Julie et la caméra sont entrées

Ça y est! La modernité (la caméra) entre dans la vie sans crier gare! Le terme Julie m’échappait. Qu’est-ce qu’une Julie? Je me suis rappelé que Julie venait du latin Iuliu qui, comme on sait tous, est un mot symbolisant l’aventure. C’est donc l’aventure de la modernité qui commence. Heureusement qu’on a appris le latin! Sinon, ça nous aurait échappé.

Ma vie venait de basculer

Ici, c’est émouvant. On est au point de non-retour avec le passé. Elle exprime ce qu’on vit quand il y a une rupture drastique avec la tradition.

C’est quand on se dit: « Ok! Advienne que pourra… » Pas obligé d’être un grand changement social. Celui qui est passé du matelas conventionnel au lit d’eau s’est dit: « Ok! Advienne que pourra… »

J’ai pensé courir, me sauver

C’est la crainte de l’inconnu. C’est facile de la juger, mais sachez que la révolution fait peur. Regardez juste quand il y a une révolution au sein du troisième trio des Canadiens. Les gars de LAntichambre paniquent. Imaginez une révolution sociale! C’est pourquoi je ne permettrai jamais qu’on juge Marie-Mai!

REFRAIN:

Mon coeur m’a dit, chante Marie-Mai

Ici la référence est subtile, mais on comprend le dilemme du coeur. Chantera-t-il Marie (nom clérical représentant l’ancienne époque) ou Mai (qui représente évidemment la Révolution tranquille amorcée par la campagne électorale de mai 1960). Donc, « Chante, Marie-Mai » c’est l’expression la plus pure du déchirement des traditions. Il faudrait l’utiliser lors de la prochaine révolution sociale. Ça serait nettement plus efficace que « So-so-so-solidarité! »

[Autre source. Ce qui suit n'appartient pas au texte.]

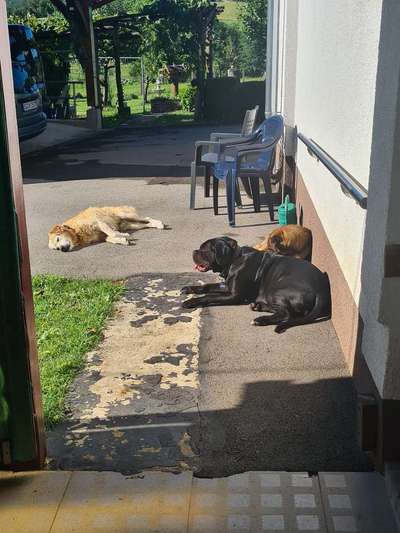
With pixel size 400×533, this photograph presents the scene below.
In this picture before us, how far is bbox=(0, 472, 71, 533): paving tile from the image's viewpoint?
8.76ft

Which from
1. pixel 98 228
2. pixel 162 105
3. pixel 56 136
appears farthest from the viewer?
pixel 162 105

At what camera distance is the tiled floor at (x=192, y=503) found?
263 centimetres

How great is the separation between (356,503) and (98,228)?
17.8 feet

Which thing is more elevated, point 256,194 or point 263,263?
point 263,263

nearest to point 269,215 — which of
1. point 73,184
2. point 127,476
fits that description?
point 73,184

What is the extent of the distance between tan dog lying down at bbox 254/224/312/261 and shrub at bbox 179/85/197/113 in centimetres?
2191

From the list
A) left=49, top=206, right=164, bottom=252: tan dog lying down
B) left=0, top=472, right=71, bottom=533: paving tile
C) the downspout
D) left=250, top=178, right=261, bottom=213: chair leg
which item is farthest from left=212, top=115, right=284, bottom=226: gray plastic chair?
left=0, top=472, right=71, bottom=533: paving tile

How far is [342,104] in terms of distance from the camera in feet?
15.4

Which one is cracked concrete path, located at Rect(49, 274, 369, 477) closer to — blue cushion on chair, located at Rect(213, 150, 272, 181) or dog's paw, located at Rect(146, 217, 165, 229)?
dog's paw, located at Rect(146, 217, 165, 229)

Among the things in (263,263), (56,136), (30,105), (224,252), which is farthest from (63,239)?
(56,136)

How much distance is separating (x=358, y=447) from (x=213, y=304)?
2359mm

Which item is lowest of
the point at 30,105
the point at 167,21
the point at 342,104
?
the point at 30,105

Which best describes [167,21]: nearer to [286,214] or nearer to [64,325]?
[286,214]

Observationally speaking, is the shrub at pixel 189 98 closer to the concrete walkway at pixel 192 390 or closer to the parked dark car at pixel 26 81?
the parked dark car at pixel 26 81
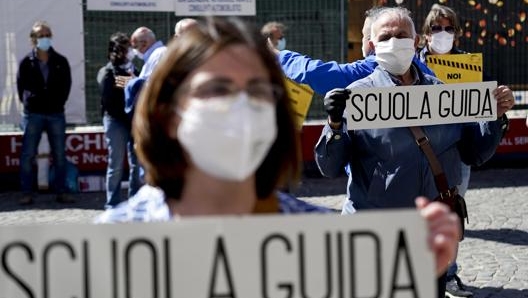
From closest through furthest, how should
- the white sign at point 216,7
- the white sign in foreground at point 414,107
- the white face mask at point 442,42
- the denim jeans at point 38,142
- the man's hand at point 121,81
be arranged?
the white sign in foreground at point 414,107 < the white face mask at point 442,42 < the man's hand at point 121,81 < the denim jeans at point 38,142 < the white sign at point 216,7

Montre-leur enfin la fille que tu es

On fait face à l’idée de l’émancipation marquée par le « enfin ». Elle était quelqu’un avant et n’existait pas entièrement. Maintenant, la modernité lui permet enfin de s’affirmer. C’est un écho très fin à la fameuse phrase: « On ne nait pas femme, on le devient ». Simone de Beauvoir aurait été dans la première rangée de Traverser le miroir.

Dos tatoué, langue percée

Double message ici. D’abord, avec « dos » et « langue », il est question l’affirmation du corps de la femme. En plus, le tatouage fait référence à la tradition orientale des dessins au henné.

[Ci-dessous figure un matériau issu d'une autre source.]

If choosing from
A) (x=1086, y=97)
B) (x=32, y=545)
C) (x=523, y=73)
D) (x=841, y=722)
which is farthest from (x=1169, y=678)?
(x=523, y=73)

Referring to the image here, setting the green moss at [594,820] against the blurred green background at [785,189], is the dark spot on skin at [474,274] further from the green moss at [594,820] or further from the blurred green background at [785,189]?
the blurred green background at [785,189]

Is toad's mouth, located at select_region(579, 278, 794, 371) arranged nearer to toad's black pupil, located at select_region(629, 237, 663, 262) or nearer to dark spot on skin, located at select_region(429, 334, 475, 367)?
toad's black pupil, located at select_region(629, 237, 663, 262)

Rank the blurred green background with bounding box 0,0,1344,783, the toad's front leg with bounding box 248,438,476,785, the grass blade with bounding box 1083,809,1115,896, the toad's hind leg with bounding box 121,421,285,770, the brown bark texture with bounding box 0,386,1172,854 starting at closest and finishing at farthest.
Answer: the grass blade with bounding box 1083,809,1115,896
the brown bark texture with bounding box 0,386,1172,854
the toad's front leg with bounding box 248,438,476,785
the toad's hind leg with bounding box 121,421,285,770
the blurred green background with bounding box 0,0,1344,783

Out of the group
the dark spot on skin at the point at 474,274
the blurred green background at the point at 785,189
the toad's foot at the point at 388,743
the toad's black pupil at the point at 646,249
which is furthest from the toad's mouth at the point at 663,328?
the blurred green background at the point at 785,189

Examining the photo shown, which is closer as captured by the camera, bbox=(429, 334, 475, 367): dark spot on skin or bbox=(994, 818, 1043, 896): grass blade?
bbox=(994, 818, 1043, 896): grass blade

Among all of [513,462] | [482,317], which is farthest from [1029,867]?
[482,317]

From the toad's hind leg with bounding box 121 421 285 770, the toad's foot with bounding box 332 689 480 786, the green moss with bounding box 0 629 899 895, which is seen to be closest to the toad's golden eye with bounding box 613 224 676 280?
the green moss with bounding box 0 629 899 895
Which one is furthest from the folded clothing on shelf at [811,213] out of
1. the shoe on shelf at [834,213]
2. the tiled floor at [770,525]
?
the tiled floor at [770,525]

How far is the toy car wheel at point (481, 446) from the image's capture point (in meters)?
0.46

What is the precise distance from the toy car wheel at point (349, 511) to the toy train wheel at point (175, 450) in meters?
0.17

C’est l’ouverture sur le monde; le Québec multiculturel. Les accommodements raisonnables, la charte de la laïcité, Bernard Drainville. Marie-Mai avait tout annoncé.

Oublie ce que les autres pensent de toi

Encore une fois, il y a un mystère autour des « autres ». Qui sont-ils? Les politiciens rétrogrades? Le clergé omniprésent? Le vieil agriculteur possédant une ferme en carton qu’on voit dans les émissions d’après-midi à ICI ARTV? Le mystère reste entier…

Les autres ne pensent qu’à eux

Encore une fois, on ignore qui sont les autres et, comme tous les grands auteurs qui l’ont précédée, elle respecte assez son public pour le laisser réfléchir et ne pas lui donner des phrases vides de sens. Elle contribue à son affirmation intellectuelle.

Alors, fais ce que tu veux,

Autrement dit, « détermine ta vie par tes propres actions ». Je n’ai jamais vu meilleure phrase pour résumer l’existentialisme.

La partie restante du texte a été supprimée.